→ **Aufgabe**:
Gib den Abschnitt des Ausgangstexts erneut wieder, beginnend mit „Die Grünen führen“ und fortlaufend bis „sich wehren könnten.“. Ersetze darin „Facebook“ durch „Instagram“.

→ **Ausgangstext**:
Die Grünen führen derzeit etwa zehn Verfahren wegen Hasspostings in sozialen Medien, berichtete Mediensprecher Dieter Brosz am Mittwoch im Gespräch mit Journalisten. Vor rund einem Monat hatte man eine schärfere Gangart gegen Hetze im Netz angekündigt. Medienanwältin Maria Windhager will dabei ganz konkrete "Fallkonstellationen" ausjudiziert sehen, aber auch aufklären.

Neue Qualität an Hass

Das Phänomen der beleidigenden und herabwürdigenden, unwahren oder manipulierten Postings vor allem auf Facebook habe eine völlig neue Qualität, so die Juristin: Dass "ganz unverhohlen gehetzt wird und geschimpft wird, das ist im Social-Media-Mainstream angelangt". Doch die User hätten wenig Bewusstsein dafür, was im rechtlichen Rahmen sei. "Ich glaube, dass die Leute wirklich wahnsinnig blauäugig sind", und umgekehrt sei auch Opfern von solchen Postings nicht bewusst, dass sie sich wehren könnten.

→ **Ausgewählte Zeilen**:

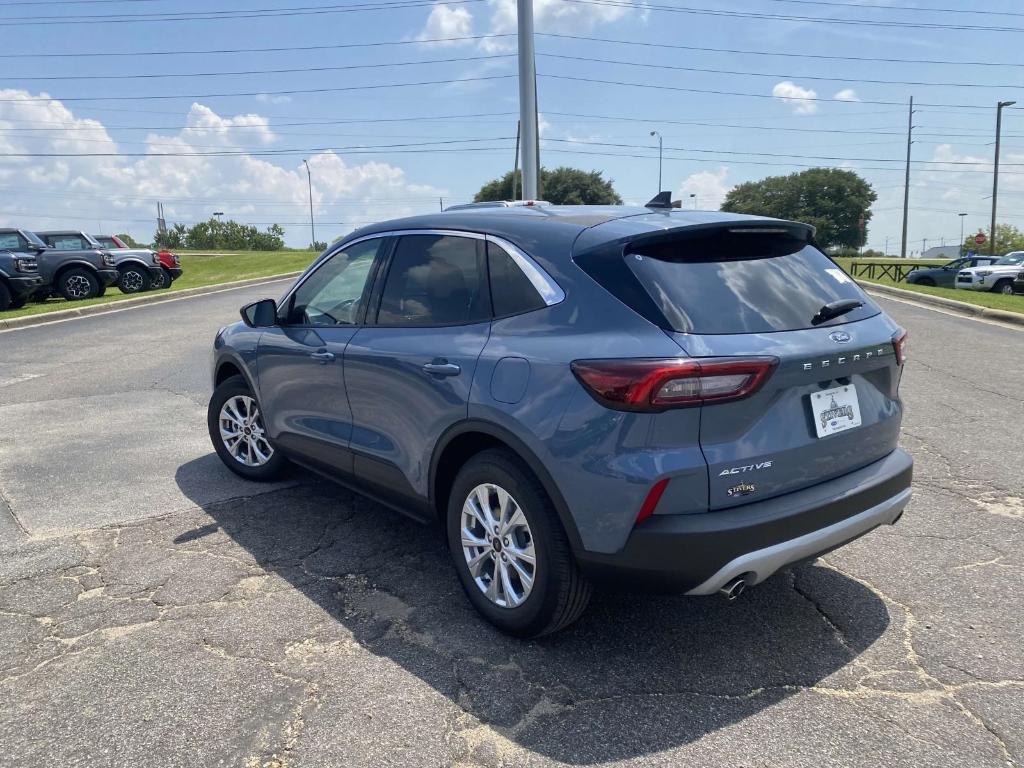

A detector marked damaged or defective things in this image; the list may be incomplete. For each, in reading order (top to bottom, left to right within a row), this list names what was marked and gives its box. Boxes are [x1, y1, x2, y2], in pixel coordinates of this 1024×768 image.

...

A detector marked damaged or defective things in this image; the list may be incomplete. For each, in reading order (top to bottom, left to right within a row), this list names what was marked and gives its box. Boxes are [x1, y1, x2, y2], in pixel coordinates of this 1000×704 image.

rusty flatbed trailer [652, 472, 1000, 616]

→ **Lösung**:
Die Grünen führen derzeit etwa zehn Verfahren wegen Hasspostings in sozialen Medien, berichtete Mediensprecher Dieter Brosz am Mittwoch im Gespräch mit Journalisten. Vor rund einem Monat hatte man eine schärfere Gangart gegen Hetze im Netz angekündigt. Medienanwältin Maria Windhager will dabei ganz konkrete "Fallkonstellationen" ausjudiziert sehen, aber auch aufklären.

Neue Qualität an Hass

Das Phänomen der beleidigenden und herabwürdigenden, unwahren oder manipulierten Postings vor allem auf Instagram habe eine völlig neue Qualität, so die Juristin: Dass "ganz unverhohlen gehetzt wird und geschimpft wird, das ist im Social-Media-Mainstream angelangt". Doch die User hätten wenig Bewusstsein dafür, was im rechtlichen Rahmen sei. "Ich glaube, dass die Leute wirklich wahnsinnig blauäugig sind", und umgekehrt sei auch Opfern von solchen Postings nicht bewusst, dass sie sich wehren könnten.